Compelling evidence discovered dating first introduction of Apache Sitgreaves wild horses to 1540 Coronado expedition


PHOENIX – Recent research by a Conquistador Program representative has led to the discovery of several books by authorities on the 1540 expedition of Francisco Vásquez de Coronado. This material presents compelling evidence that Coronado, in his expedition to the Cibolas in New Mexico, spent a considerable amount of time on the Mogollon Rim, traveling near what is now Pinetop, McNary, Vernon and St. Johns on his way to New Mexico in search of the Seven Cities of Gold. There also is considerable evidence from this material and muster logs of the 1540 Coronado expedition that the explorers had scores of Spanish horses as mounts and additional horses handled by servants as remounts much the same as Father Eusebio Kino who also brought horses to the area in the 17th century.

The muster records of the Coronado expedition provide numbers of horses per soldier. Logs of the conquistadors also show that the horses brought to Apache Sitgreaves and other areas of North America are the prototypical colors of the Barb and Andalusian used by Coronado and later by Eusebio Kino. These colors include chestnut, black, buckskin, gray and bay, the colors of many of the Apache Sitgreaves horses today.

The recently reviewed historical material also indicates that Coronado, like Father Eusebio Kino, let his horses roam free when he camped in places on the Mogollon Rim where there were meadows and forage. Some experts on indigenous species in North America date the horse in North America to prehistoric times. The ancestor of the horse then migrated to Eurasia where the wild horses there were domesticated and ultimately their ancestors ended up in Europe including Spain. Thus the Coronado Expedition is credited by some experts with re-introducing the horse in North America (not just introducing the horse) because the early ancestor of the horse was here thousands of years ago until the Eurasia migration. The evidence is compelling that the Apache Sitgreaves horses were re-established in the area in 1540 with the Coronado Expedition, then again with the Kino Expedition in the 17th century. Soldiers may have introduced more in the 1870s.

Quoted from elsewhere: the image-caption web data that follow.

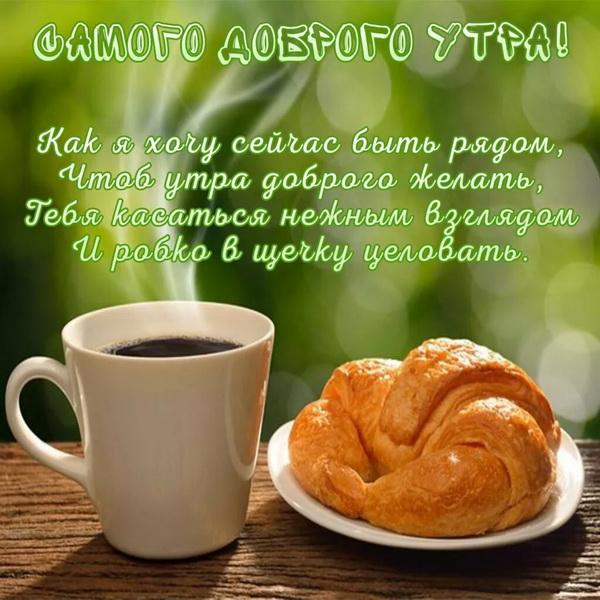 Круассан и кофе ранним утром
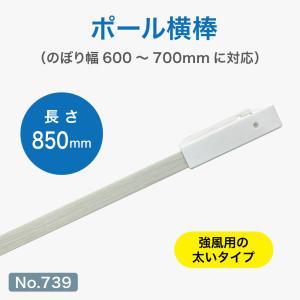 ポール横棒 850mm/白/φ25mm用(600×1800mm対応) No.739|noboristore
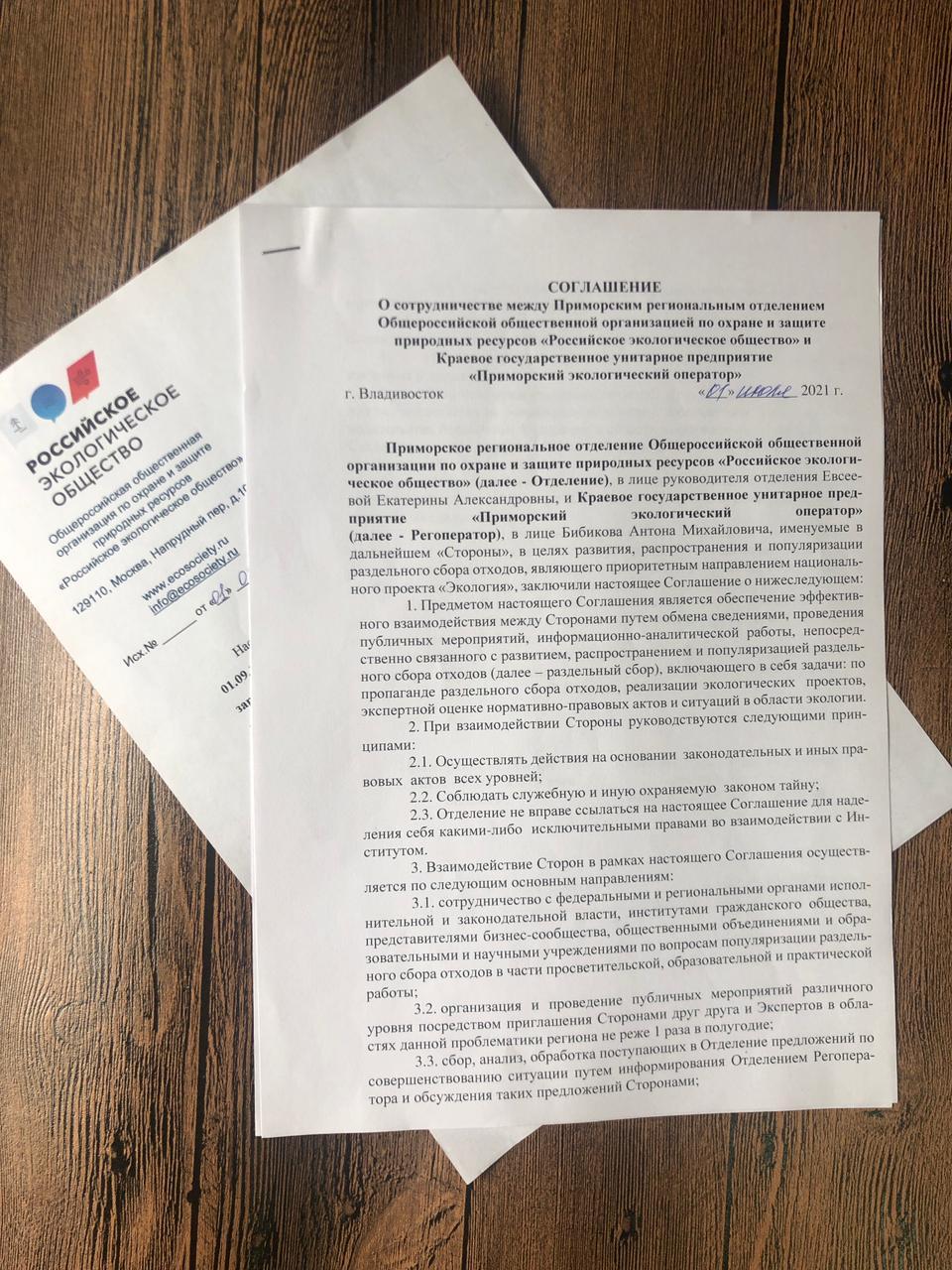 Деятельность Приморского экологического оператора будет сопровождаться общественным мониторингом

The horses of Apache Sitgreaves have a long history of military equitation in the region. In his extensive article on the Coronado expedition for Arizona Highways Magazine, Stuart Udall wrote on his discovery of a river location where the Coronado expedition crossed at one point in Eastern Arizona, "I am reminded of the extent to which, for many centuries, horses played a major role. This very forest has been the scene of a dramatic pageant of military horsemanship. If we had a time machine to go back, we would have watched young Spaniards in the summer of 1540 astride the first European horses ever to stomp the ground in what is now the American Southwest."